Daí para frente, as outras equipes haviam descoberto o segredo da Lotus e começaram a fazer carros com o mesmo princípio. A evolução dos designs era rápida, e uma vez iniciada, não seria interrompida tão cedo. Chegou um ponto em que o downforce gerado pelo efeito solo era tão grande que os projetistas simplesmente eliminaram a asa dianteira dos carros, que acabavam sendo menos eficientes e geravam mais arrasto que o carro todo com efeito solo.
A própria Lotus teve uma grande contribuição para esse caso, com o Lotus 80 em 1979, que seria o primeiro carro da marca criado para ser uma grande asa invertida, dispensando o uso de aerofólio. A ideia era genial, mas de difícil execução. O fato do carro todo se comportar como uma grande asa fazia com que o efeito fosse muito sensível. Qualquer variação de altura do carro, imperfeições e ondulações no piso, moviam o centro de pressão do carro e o resultado era um comportamento muito irregular de aderência com o solo. Depois de algumas tentativas, a Lotus instalou aerofólios para deixar o carro mais estável e previsível.

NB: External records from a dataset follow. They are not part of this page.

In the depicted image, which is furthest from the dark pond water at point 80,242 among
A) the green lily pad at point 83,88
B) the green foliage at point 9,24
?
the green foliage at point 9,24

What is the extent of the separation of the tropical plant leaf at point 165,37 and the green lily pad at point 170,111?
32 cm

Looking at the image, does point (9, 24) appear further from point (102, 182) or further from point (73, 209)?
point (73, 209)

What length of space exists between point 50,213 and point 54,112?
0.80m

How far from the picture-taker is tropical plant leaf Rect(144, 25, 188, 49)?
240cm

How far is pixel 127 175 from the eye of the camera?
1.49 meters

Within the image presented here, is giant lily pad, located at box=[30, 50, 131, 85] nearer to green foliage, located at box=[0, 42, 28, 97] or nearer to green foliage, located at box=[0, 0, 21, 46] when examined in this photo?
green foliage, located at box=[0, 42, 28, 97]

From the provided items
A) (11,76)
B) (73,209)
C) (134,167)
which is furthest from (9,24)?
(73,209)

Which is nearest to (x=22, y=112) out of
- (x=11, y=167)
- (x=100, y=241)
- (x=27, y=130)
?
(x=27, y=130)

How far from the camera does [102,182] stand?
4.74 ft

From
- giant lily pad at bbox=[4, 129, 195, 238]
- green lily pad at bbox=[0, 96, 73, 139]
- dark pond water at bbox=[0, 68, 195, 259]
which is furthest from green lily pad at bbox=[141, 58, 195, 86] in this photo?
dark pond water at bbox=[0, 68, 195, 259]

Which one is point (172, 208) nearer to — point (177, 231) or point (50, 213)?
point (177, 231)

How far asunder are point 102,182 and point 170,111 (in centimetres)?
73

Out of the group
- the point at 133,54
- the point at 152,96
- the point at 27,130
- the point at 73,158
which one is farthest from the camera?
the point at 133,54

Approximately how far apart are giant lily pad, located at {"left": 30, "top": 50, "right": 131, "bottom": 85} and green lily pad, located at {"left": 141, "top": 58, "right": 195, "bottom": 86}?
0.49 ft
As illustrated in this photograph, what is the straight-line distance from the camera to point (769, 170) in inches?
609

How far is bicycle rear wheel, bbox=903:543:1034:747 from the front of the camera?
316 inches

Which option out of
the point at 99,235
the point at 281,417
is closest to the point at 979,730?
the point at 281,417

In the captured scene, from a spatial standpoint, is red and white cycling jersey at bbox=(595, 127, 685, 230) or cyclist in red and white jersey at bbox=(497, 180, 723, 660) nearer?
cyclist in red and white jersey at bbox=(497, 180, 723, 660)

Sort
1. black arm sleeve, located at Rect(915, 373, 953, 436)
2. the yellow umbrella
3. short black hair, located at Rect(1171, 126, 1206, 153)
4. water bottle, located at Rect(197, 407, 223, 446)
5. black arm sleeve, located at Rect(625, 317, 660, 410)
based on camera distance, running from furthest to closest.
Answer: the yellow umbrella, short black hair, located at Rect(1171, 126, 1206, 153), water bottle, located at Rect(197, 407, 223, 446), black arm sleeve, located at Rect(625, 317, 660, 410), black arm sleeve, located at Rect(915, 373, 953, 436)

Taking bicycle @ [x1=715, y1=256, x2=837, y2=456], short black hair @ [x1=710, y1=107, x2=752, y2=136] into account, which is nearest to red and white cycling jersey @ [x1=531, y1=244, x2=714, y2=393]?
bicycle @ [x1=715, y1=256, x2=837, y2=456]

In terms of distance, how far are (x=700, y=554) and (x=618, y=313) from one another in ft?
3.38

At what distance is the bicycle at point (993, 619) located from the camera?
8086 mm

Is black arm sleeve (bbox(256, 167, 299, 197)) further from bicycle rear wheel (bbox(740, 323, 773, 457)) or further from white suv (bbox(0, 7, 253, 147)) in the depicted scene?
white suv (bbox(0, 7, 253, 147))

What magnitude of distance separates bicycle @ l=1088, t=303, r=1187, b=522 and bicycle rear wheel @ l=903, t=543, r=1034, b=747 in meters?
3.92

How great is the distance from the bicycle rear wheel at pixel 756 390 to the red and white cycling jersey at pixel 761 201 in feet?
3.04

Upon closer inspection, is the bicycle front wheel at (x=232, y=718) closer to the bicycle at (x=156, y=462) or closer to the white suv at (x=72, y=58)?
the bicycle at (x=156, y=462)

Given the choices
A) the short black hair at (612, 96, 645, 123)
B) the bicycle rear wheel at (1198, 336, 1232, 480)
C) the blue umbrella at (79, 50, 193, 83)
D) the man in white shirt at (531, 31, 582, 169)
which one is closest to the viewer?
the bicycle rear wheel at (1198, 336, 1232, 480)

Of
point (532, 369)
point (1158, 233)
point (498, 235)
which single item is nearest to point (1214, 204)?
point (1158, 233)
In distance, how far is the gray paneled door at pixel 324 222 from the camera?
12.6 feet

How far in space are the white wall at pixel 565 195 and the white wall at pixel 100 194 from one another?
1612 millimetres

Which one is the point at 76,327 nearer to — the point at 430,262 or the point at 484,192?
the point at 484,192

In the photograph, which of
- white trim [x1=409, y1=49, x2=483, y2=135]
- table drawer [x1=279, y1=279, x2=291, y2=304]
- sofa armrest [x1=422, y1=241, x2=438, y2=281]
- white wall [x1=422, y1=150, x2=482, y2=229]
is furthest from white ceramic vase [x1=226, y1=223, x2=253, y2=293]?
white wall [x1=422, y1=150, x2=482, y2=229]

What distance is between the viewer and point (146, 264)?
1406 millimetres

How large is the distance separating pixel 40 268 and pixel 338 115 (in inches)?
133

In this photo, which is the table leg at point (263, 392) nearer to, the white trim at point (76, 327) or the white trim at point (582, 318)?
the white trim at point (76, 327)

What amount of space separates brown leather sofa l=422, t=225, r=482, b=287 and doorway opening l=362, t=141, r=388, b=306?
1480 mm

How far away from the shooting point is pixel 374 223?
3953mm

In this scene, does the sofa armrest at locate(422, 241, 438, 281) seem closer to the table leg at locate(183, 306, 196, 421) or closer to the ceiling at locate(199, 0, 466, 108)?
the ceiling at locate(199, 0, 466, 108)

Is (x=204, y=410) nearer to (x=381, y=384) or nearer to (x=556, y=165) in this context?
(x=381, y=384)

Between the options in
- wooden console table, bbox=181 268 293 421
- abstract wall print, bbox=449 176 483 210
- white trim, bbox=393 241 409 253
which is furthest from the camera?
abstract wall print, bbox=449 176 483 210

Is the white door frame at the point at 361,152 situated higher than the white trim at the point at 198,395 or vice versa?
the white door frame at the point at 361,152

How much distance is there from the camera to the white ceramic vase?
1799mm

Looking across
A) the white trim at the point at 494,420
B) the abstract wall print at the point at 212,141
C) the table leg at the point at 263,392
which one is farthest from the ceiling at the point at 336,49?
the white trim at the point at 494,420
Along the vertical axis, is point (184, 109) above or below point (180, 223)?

A Arrows criou um dos designs mais arrojados de 1979 com o modelo A2, claramente inspirado na aviação. Tony Southgate, o projetista que trabalhou no Lotus 78 e também na Shadow F1 e Can-Am, cuja história contamos aqui no AE, foi o responsável pelo projeto do carro, que, assim como o Lotus, utilizava o corpo todo do carro como um grande dispositivo para gerar downforce por efeito solo. Nos testes de túnel de vento, a proposta de Tony gerava até quatro vezes mais downforce do que as tentativas anteriores.
Todos os aspectos de redução de arrasto foram pensados no carros, com os braços superiores da suspensão dianteira cobertos por um perfil de asa, o motor bem carenado, e direcionadores de ar que reduziam o efeito do arrasto das grandes rodas traseiras.
O A2 foi uma proposta tão radical que modificaram até a posição de montagem do motor, inclinando-o quatro graus (o final da transmissão mais alto que a frente do motor) para que o fundo do carro fosse melhor aproveitado para a aerodinâmica. Este recurso, entretanto, elevava o centro de gravidade do motor, o que prejudicava o equilíbrio e a dirigibilidade. O chassi teve que ser reforçado para suportar os grandes esforços vindos da aerodinâmica, e resultou em um aumento de peso no carro, também prejudicial para o desempenho.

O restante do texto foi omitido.